Aretha Franklin on Beyonce Lip-Synching Controversy: "I Thought It Was Funny"
Aretha Franklin is giving Beyonce some R-E-S-P-E-C-T for making the call to go with a pre-recorded track during her much-talked about rendition of the "Star Spangled Banner" at President Obama's inauguration on Monday, Jan. 21.
The Queen of Soul, who performed at Obama's first inauguration back in 2009, told ABC News in an interview posted Jan. 22 that she "really laughed" when she found out that the "Love on Top" singer didn't sing live.
"I thought it was funny because the weather down there was about 46 or 44 degrees and for most singers that is just not good singing weather," she said. "I thought it was really funny, but she did a beautiful job with the pre-record … next time I'll probably do the same."
Franklin, 70, added that she personally chose to sing her rendition of "My Country 'Tis of Thee" live in 2009 because she "wanted to give people the real thing and pre-recording never crossed my mind."

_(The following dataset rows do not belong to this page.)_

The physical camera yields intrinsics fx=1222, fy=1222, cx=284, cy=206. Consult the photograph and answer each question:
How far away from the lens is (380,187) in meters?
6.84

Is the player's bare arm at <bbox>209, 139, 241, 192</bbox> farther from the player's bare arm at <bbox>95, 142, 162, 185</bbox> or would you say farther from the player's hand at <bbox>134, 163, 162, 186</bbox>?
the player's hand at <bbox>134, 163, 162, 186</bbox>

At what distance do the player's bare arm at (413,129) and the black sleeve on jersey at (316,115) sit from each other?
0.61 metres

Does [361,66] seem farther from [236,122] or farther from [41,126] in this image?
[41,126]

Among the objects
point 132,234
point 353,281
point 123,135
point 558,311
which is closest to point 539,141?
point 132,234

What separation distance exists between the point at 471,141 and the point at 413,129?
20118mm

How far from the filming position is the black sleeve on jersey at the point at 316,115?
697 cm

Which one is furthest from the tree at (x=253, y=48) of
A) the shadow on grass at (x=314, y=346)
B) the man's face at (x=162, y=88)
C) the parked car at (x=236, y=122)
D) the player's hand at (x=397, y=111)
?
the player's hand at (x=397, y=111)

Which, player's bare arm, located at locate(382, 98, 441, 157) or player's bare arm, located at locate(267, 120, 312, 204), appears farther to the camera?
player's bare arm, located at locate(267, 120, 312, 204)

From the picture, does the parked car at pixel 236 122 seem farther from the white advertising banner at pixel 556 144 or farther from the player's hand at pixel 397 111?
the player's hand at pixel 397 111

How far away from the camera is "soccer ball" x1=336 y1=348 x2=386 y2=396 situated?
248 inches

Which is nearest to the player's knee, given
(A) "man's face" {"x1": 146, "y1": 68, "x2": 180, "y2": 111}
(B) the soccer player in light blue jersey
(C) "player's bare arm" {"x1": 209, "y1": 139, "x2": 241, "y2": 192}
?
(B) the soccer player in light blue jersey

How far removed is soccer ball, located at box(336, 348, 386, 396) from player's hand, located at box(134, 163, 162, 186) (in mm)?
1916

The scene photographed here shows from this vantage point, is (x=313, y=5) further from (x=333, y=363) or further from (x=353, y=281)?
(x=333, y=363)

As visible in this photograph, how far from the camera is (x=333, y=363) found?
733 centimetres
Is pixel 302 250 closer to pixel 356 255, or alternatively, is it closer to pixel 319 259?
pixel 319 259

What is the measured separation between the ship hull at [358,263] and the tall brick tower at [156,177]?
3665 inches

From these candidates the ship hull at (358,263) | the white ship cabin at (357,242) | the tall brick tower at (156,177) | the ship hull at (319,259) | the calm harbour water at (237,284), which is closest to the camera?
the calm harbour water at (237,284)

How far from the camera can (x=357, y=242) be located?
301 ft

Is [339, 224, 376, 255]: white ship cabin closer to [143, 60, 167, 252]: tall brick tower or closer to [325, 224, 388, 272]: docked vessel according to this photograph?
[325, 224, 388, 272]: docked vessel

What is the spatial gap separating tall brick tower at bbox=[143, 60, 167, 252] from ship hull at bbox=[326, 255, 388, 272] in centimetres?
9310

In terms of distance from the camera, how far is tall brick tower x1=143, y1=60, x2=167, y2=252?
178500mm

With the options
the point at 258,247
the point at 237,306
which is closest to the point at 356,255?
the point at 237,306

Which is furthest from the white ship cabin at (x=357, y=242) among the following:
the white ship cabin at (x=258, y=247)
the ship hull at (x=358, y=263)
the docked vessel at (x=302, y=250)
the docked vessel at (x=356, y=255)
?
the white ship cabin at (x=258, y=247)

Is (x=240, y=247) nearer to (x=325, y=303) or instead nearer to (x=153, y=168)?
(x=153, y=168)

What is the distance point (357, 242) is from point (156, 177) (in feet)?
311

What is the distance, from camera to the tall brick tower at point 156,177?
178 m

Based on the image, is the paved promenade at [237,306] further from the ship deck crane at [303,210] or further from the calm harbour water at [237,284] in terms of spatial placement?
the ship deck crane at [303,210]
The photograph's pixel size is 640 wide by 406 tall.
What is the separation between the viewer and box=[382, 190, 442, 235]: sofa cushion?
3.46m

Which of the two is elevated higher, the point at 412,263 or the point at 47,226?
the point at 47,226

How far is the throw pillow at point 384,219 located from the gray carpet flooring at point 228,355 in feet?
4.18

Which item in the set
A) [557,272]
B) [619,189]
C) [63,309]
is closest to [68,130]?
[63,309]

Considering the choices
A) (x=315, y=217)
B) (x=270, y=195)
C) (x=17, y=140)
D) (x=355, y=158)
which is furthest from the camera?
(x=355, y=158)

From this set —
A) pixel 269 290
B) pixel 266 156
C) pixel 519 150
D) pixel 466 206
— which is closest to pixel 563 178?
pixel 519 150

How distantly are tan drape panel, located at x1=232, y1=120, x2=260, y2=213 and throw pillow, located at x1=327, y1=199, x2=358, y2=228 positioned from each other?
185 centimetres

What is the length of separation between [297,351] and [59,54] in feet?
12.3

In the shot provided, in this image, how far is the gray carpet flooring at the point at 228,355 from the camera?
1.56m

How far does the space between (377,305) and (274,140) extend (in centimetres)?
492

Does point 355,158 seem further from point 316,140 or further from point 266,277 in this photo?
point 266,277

"I think it's optional really, it's up to the artist," the legendary singer pointed out. "In 2009, I wanted everything to be live and on the real side for the moment as it actually happened. Those were my feelings for my performance, but having come face to face with 28, 22 degrees I am not surprised she pre-recorded."
Franklin has admitted to lip-synching before herself, for a performance of the national anthem during the NBA Finals in June 2004.
On Tuesday, Jan. 22, a rep for the U.S. Marine Corp Band told several media outlets that Beyonce, 31, had chosen to lip-sync over a pre-recorded track at the last minute.
"We received last-minute word that Beyonce was going to use the pre-recorded vocal track," rep Kristen DuBois told the New York Post's Page Six. "Those were the instructions we were given. We don't know what the reason why."
Shortly afterward, however, a rep for the organization came forward to shoot down DuBois' claims, asserting that "no one in the Marine Band is in a position to assess whether it was live or pre-recorded."
And, according to Franklin, the singer's decision ultimately came down to an issue of control, not incompetence.
"She wanted her performance to be what she wanted to be and she realized it wasn't going to be the way she wanted it to be or she was going to be running a risk," she told ABC News. "That's probably why she pre-recorded exactly how she wanted it to be heard."